UNITED NATIONS — The U.N. Security Council called for a lasting cease-fire in conflict-torn Yemen on Tuesday and condemned the recent surge in violence aimed at undermining the country's legitimate government institutions.
The U.N.'s most powerful body stressed in a press statement approved by all 15 members after an emergency meeting that President Abed Rabbo Mansour Hadi "is the legitimate authority" in the Arab world's poorest country.
Violence has gripped Yemen's capital, Sanaa, since Monday and has been described as a coup. Yemeni authorities say Shiite Houthi rebels shelled Hadi's residence and raided the presidential palace on Tuesday.
U.N. Secretary-General Ban Ki-moon earlier called for an immediate halt to hostilities.
He urged all sides to "exercise maximum restraint, and take the necessary steps to restore full authority to the legitimate government institutions," U.N. spokesman Stephane Dujarric said.
The Security Council heard a closed-door briefing by Ban's special adviser on Yemen, Jamal Benomar, who was in Qatar's capital, Doha. Britain's U.N. Ambassador Mark Lyall Grant said he was heading to Sanaa later Tuesday.
Hadi took over the presidency in 2012 after a popular revolt toppled his predecessor, Ali Abdullah Saleh. Houthi rebels who oppose his government captured Sanaa in September, allegedly with the tacit support of Saleh.
The spark for the latest violence appears to be rooted in the Houthis' rejection of a draft constitution that divides the country into six federal regions, a move they fear would reduce their power in areas they have seized since last summer.
The Houthis accuse Hadi of reneging on a U.N.-brokered agreement with the group following their capture of Sanaa in September that promised better representation on a commission to oversee the drafting of a new constitution.
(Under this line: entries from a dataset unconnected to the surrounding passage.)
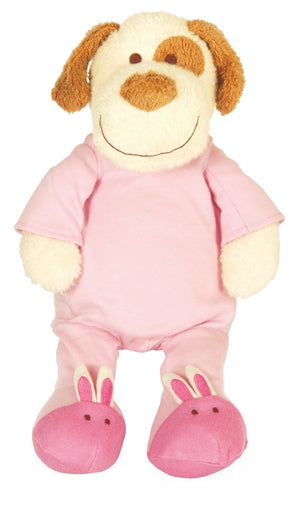 Manhattan Toy Company Blooming Sprouts Doggy in Pink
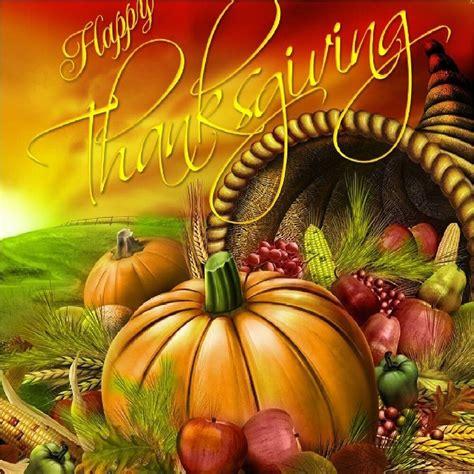 Happy Thanksgiving Fall Harvest Pumpkin Coasters U Pick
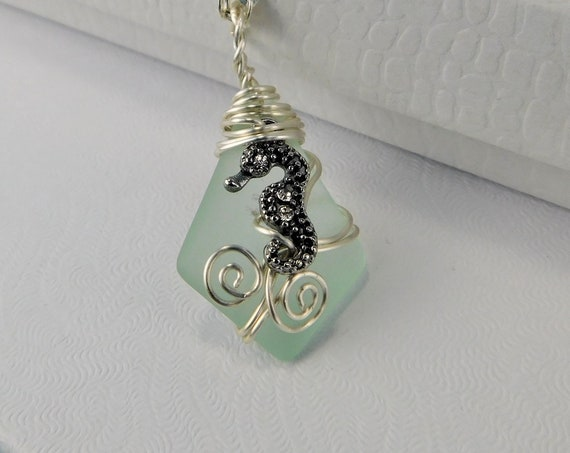 Seahorse Necklace Beach Theme Jewelry, Unique Wire Wrapped Wearable Art Fish Pendant, Handcrafted One of a Kind Wearable Art Present Ideas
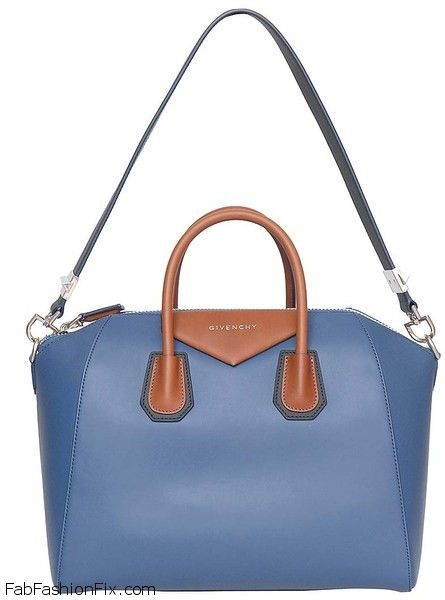 givenchy-antigona-duffle-bag-in-blue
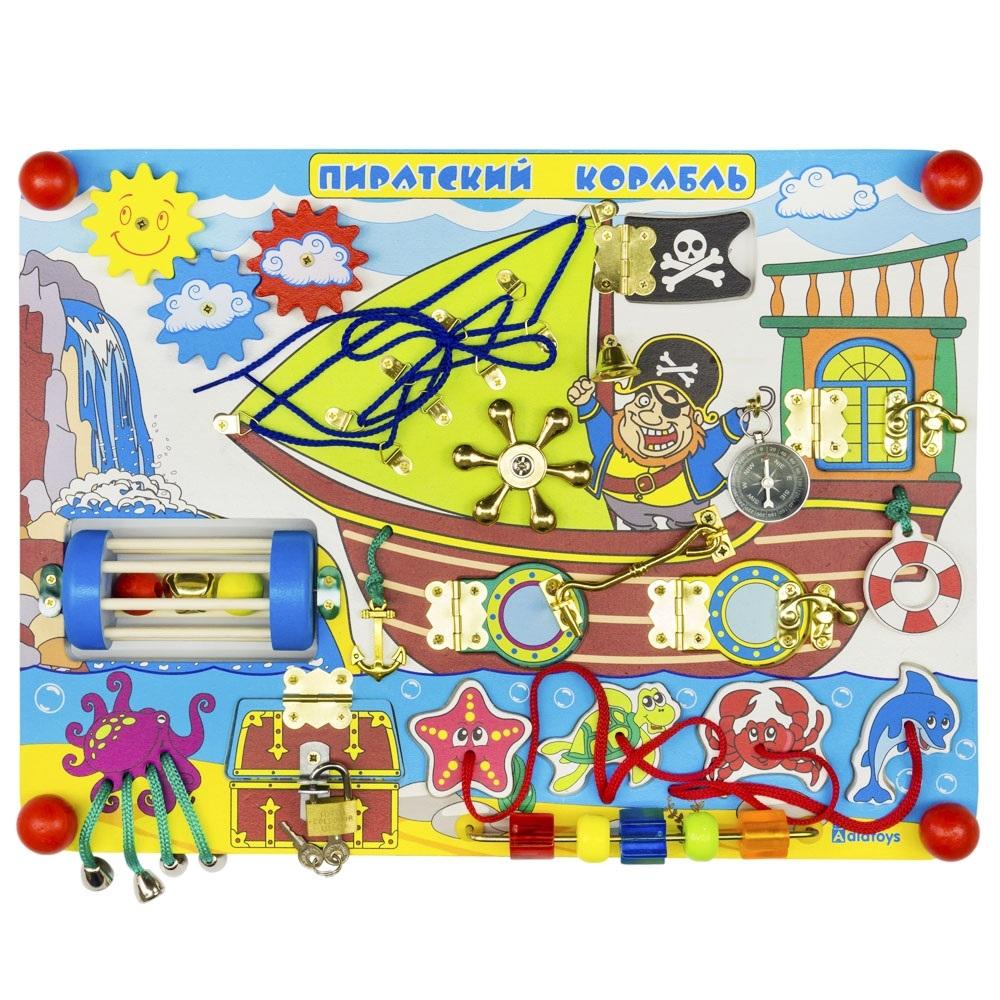 Купить Деревянные игрушки, Бизиборд. Пиратский корабль, Alatoys, Россия, Бизиборд «Пиратский корабль» 400*300*70мм, древесина
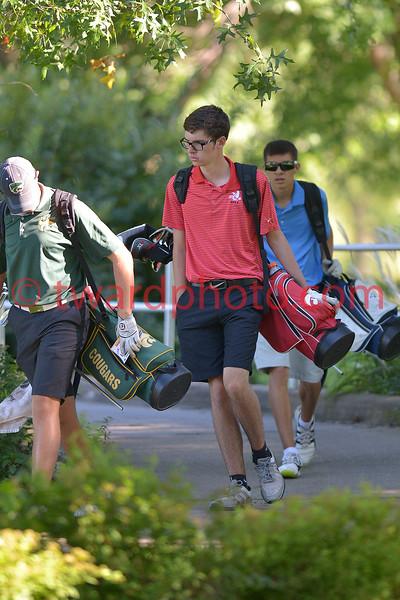 2014 CHS JV Boys Golf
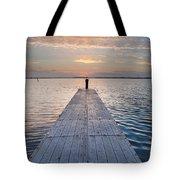 Dock On Arcata Bay At Twilight Tote Bag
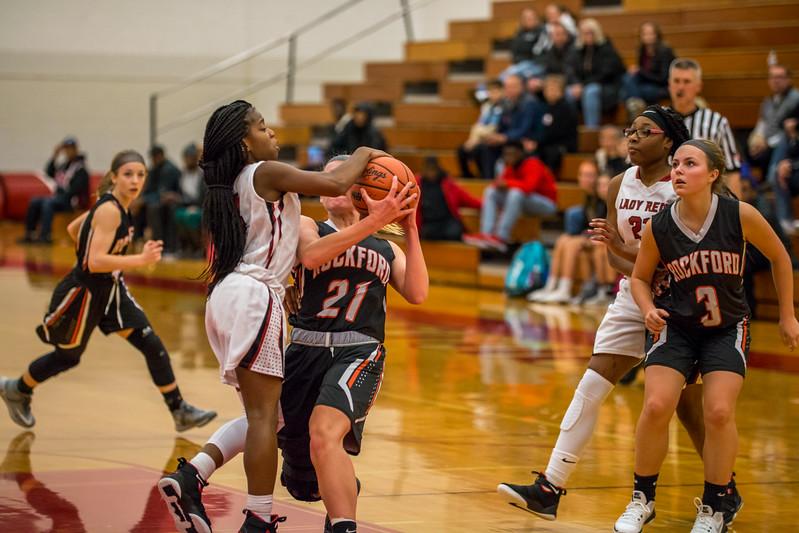 Rockford JV Basketball vs Muskegon 12.7.17-21.jpg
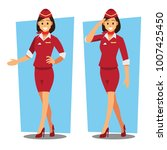 flying attendants   air hostess ... | Shutterstock .eps vector #1007425450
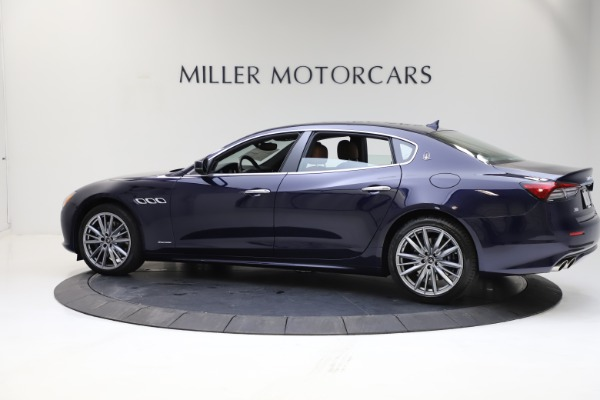 New 2021 Maserati Quattroporte S Q4 GranLusso for sale $123,549 at Bugatti of Greenwich in Greenwich CT 06830 3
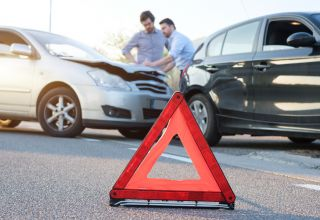 Protect Your Rights: What to Do After an Accident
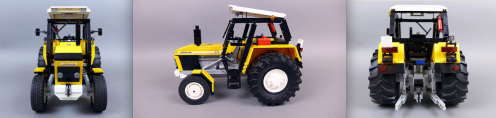 Lego Usus 912 Tractor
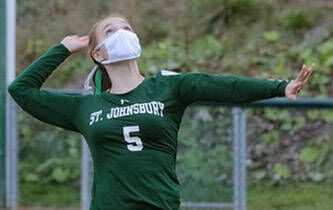 St. J's Haggett To Play Volleyball For Hornets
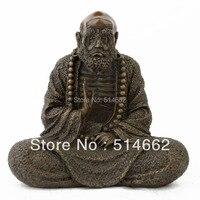 Фэншуй латунь Бодхидхарма Статуэтки/Бодхидхарма скульптуры/Бодхидхарма статуи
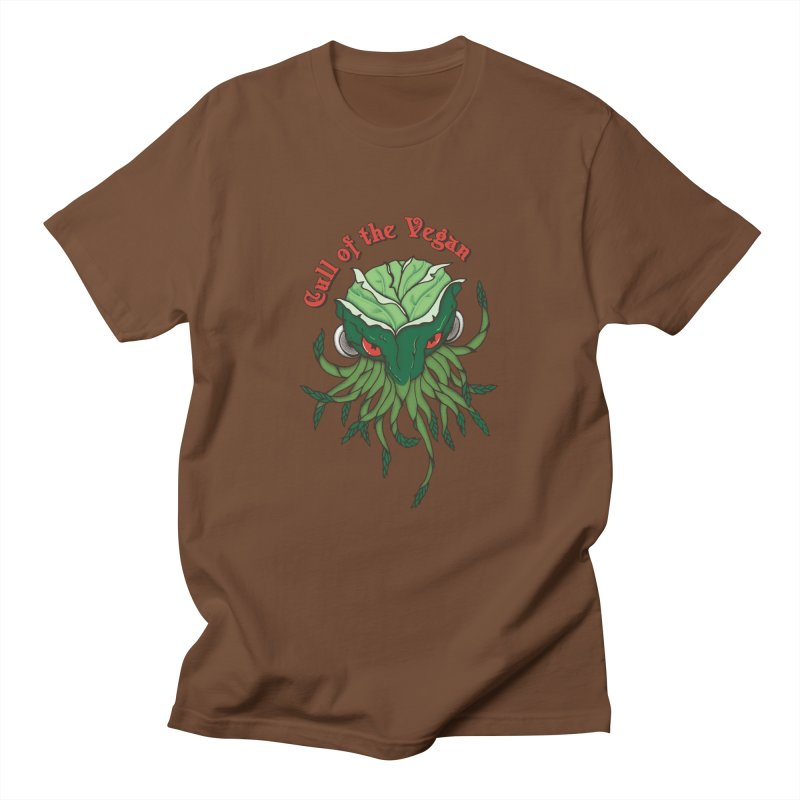 Cull of the Vegan Men's T-shirt by Ben's Shirt Shop of AwesomeShop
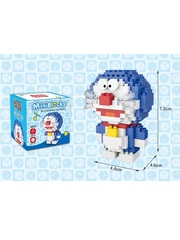Конструктор Wisehawk & LNO Дораэмон 199 деталей NO. 2523 Doraemon series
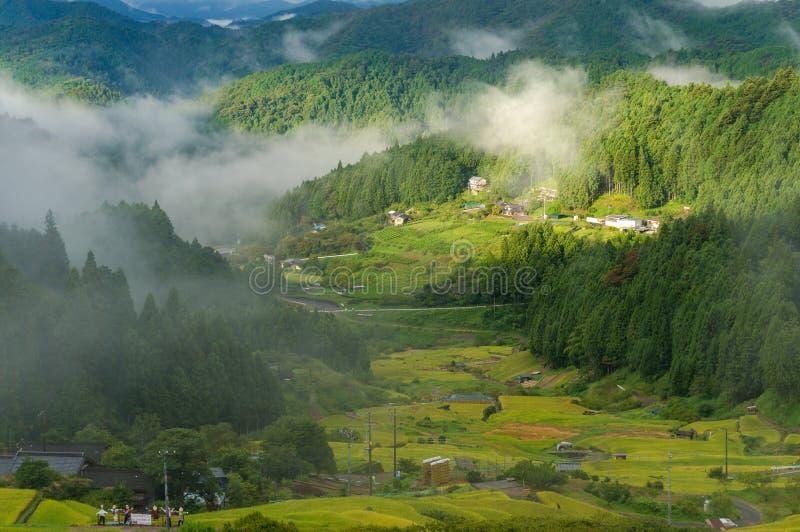 Japoński wysokiej góry wsi gospodarstwo rolne obrazy stock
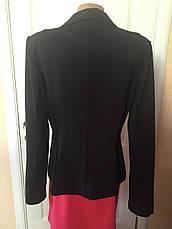 Піджак жіночий приталений чорний зелений довгий рукав весна-літо-осінь S. Oliver, фото 2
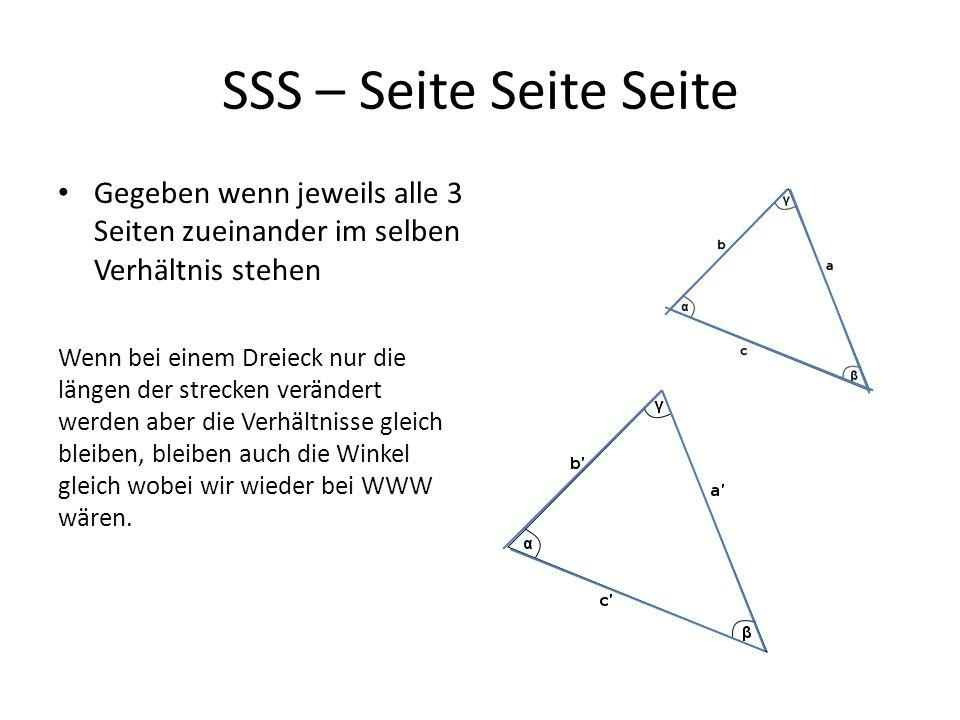 SWS – Seite Winkel Seite Gegeben wenn zwei Seiten einen Winkel einschließen Mithilfe des Cosinussatz können wir a berechnen und mit dem Sinussatz die Winkel β und γ.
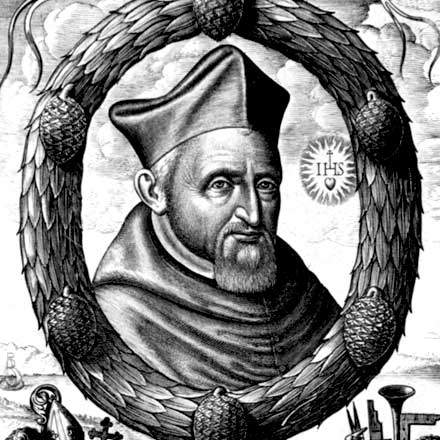Portrait of Saint Robert Bellarmino (1542-1621)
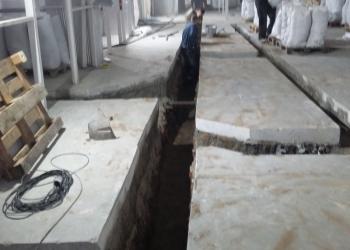 Услуги компрессора, пневматические отбойные молотки, демонтаж кирпичных стен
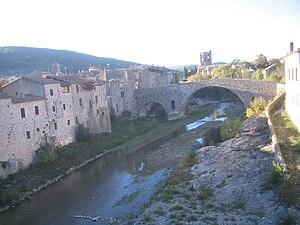 Lagrasse - Image: Lagrasse pont vieux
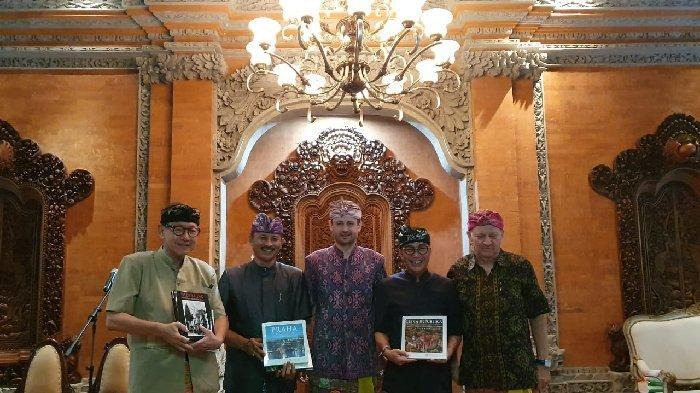 Gusde Bidik Wisman Ceko Jadi Turis Berkualitas ke Bali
On Saturday, they kidnapped Hadi's head of office, Ahmed bin Mubarek, to disrupt a meeting scheduled for the same day to work on the new constitution, which set the wheels in motion for the latest violence.
The council welcomed the completion of the draft constitution, looked forward to the start of public consultations, and called for all parties to rapidly engage in finalizing the document "in a constructive manner which responds to the aspirations of the Yemeni people."
Council members rejected "violent efforts to undermine or interfere with Yemen's legitimate government institutions."
They emphasized that all parties and political actors must stand with Hadi, his prime minister and Cabinet "to keep the country on track to stability and security."
The Security Council urged all parties "to resolve their differences through dialogue and consultation, to reject acts of violence to achieve political goals, to refrain from provocation, and to fully abide by (U.N.) resolutions."
Secretary-General Ban condemned the kidnapping of Mubarek and called for his immediate release.
The U.N. chief urged all sides to resolve differences through peaceful means and to remain engaged with U.N. and Gulf Cooperation Council members, Dujarric said. He condemned the kidnapping of Mubarek and called for his immediate release.